昨今,ブロックチェーンを様々な分野で使うという報道,記事が溢れています。しかし,先日の記事に書いた3点のポイントについて,はっきりか分かる記事はまずありません。
その3点をおさらいすると,
1.誰がマイニングするのか→パブリックブロックチェーンなのかプライベートブロックチェーンなのか
2.マイナーは何人なのか→大規模ブロックチェーンか小規模か→改竄が容易かどうか
3.マイニングの報酬は何で払うのか?→既存通貨で払うとなると,とんでもない高額のシステムになる可能性がある
ブロックチェーンを使って何かをやろうとする場合,誰がマイニングするのかについては,一般の記事からはわからない場合が多いです。

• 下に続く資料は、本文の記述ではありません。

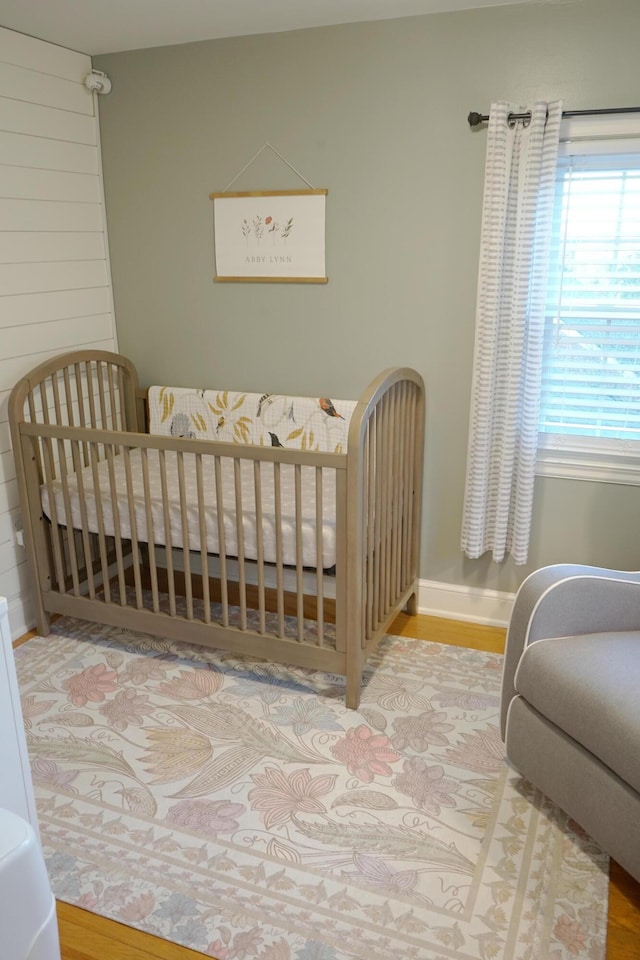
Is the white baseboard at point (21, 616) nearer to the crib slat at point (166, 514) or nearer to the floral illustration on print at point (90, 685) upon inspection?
the floral illustration on print at point (90, 685)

Jasracの記事でも書きましたが,主宰企業の数人の社員などという事になれば,限りなく集中型台帳方式に近くなり,ブロックチェーンなどとは言いがたくなります。それでも社員だけなら安全かもしれません。何か海外で物を作り,その流通などにブロックチェーンを利用しようなどという場合,現地や第三国の関係者,原材料の生産者や流通業者などがマイナーになり,それでもマイナーは100人以下などという事になれば,ブロックチェーンといえども改竄の可能性は高くなります。
また多くの場合,独自の通貨なりトークンを作って,それをマイニングの報酬としてマイナーに支払うという計画である様です。その場合,発行するトークンの対既存通貨レートが高くなればいいですが,そうでなければ誰もマイニングに興味を持たなくなり,ついにはマイニングのために既存通貨でマイナーを雇う事になって,結局とんでもなく高価なシステムになってしまいます。
ブロックチェーンだから安心というわけではなく,ブロックチェーンはなかなかに手ごわいですよ。